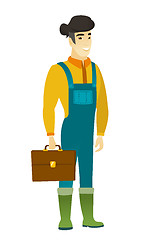 Image showing Asian farmer holding briefcase.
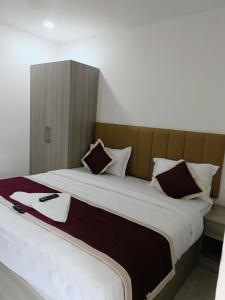 a bedroom with a large bed with a headboard at GRACE REGENCY in Ernakulam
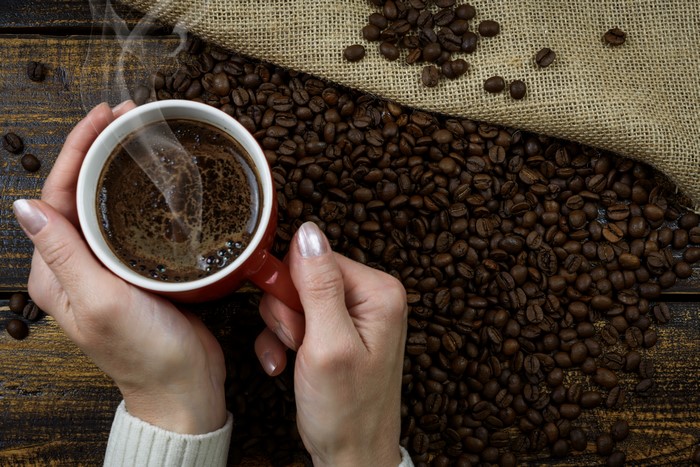 Hands holding a mug of coffee with coffee beans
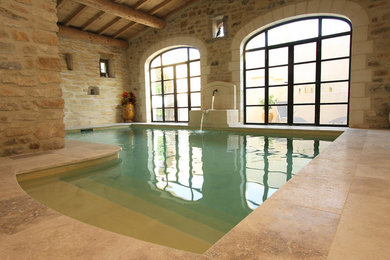 Cette image montre une petite piscine intérieure traditionnelle sur mesure avec un point d'eau et des pavés en pierre naturelle.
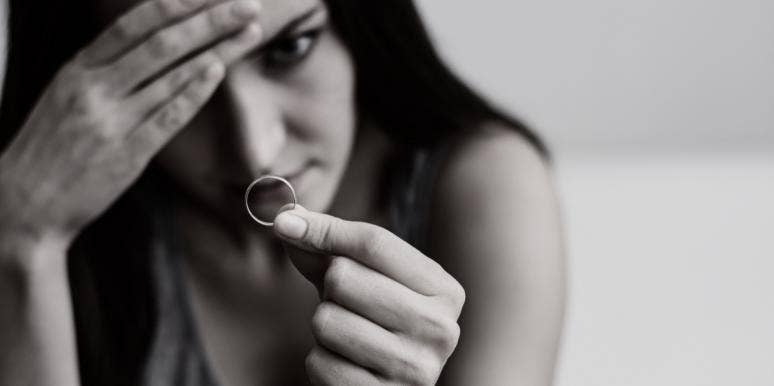 My Parents Forced Me To Stay Married To My Horribly Abusive Husband woman looking at engagement ring in black and white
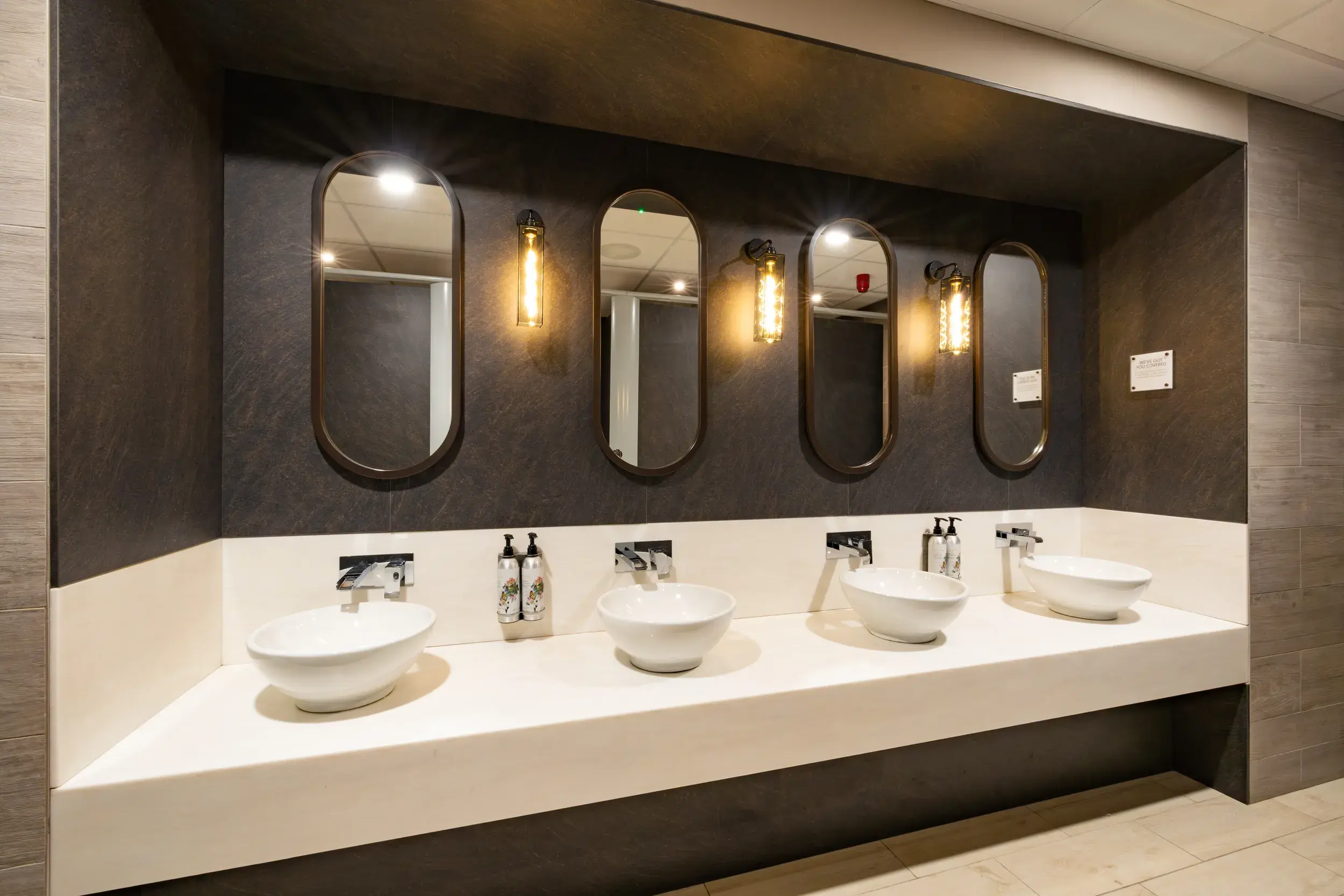 A row of sinks and mirrors 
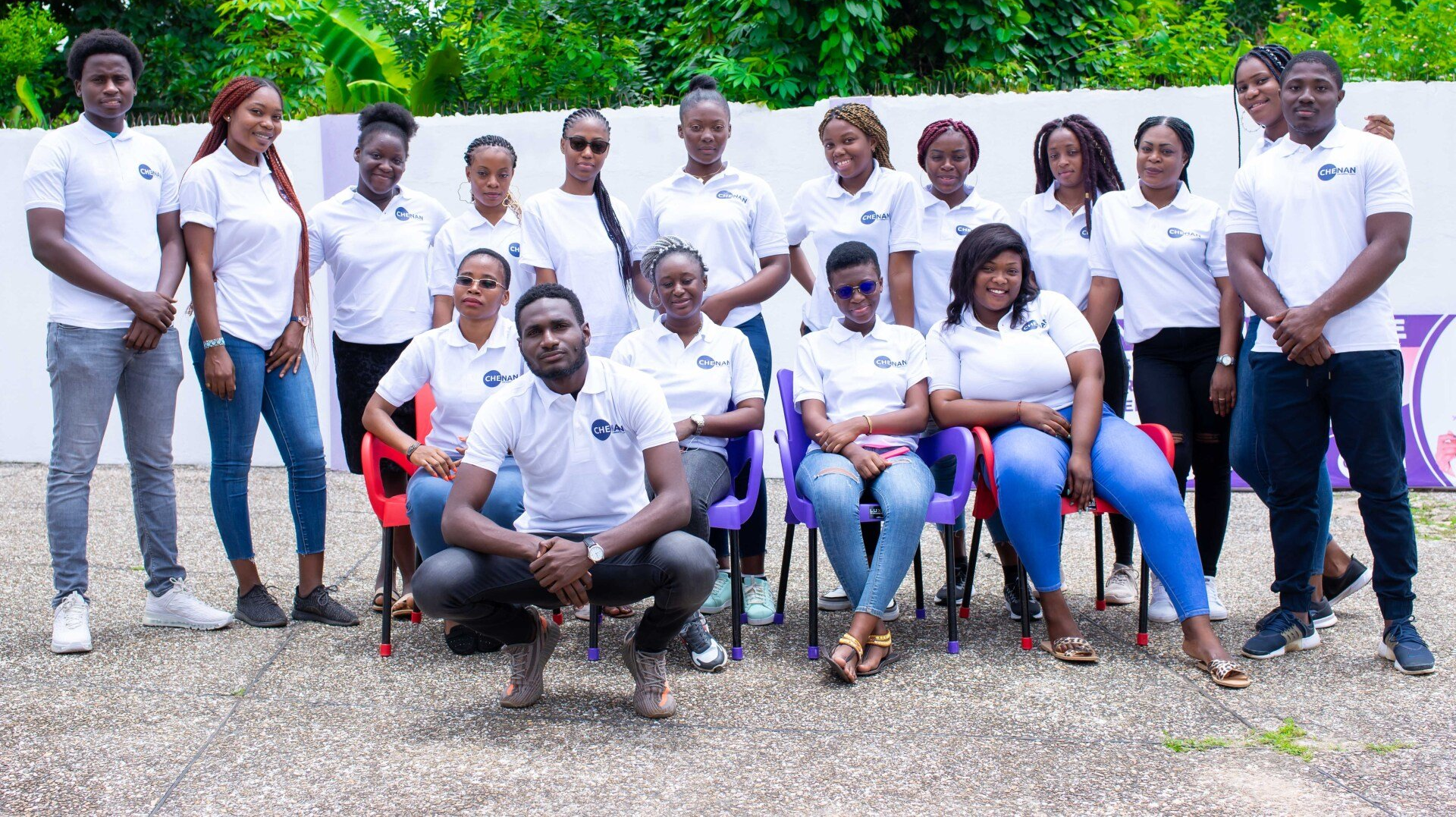Groupe de personnes en chemises blanches et jeans, posant en extérieur.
--------------------------------
* [To do]
Without including any pictures, please restate all the records exactly.

* [Answer to the problem]
 Image showing Asian farmer holding briefcase.
 a bedroom with a large bed with a headboard at GRACE REGENCY in Ernakulam
 Hands holding a mug of coffee with coffee beans
 Cette image montre une petite piscine intérieure traditionnelle sur mesure avec un point d'eau et des pavés en pierre naturelle.
 My Parents Forced Me To Stay Married To My Horribly Abusive Husband woman looking at engagement ring in black and white
 A row of sinks and mirrors 
Groupe de personnes en chemises blanches et jeans, posant en extérieur.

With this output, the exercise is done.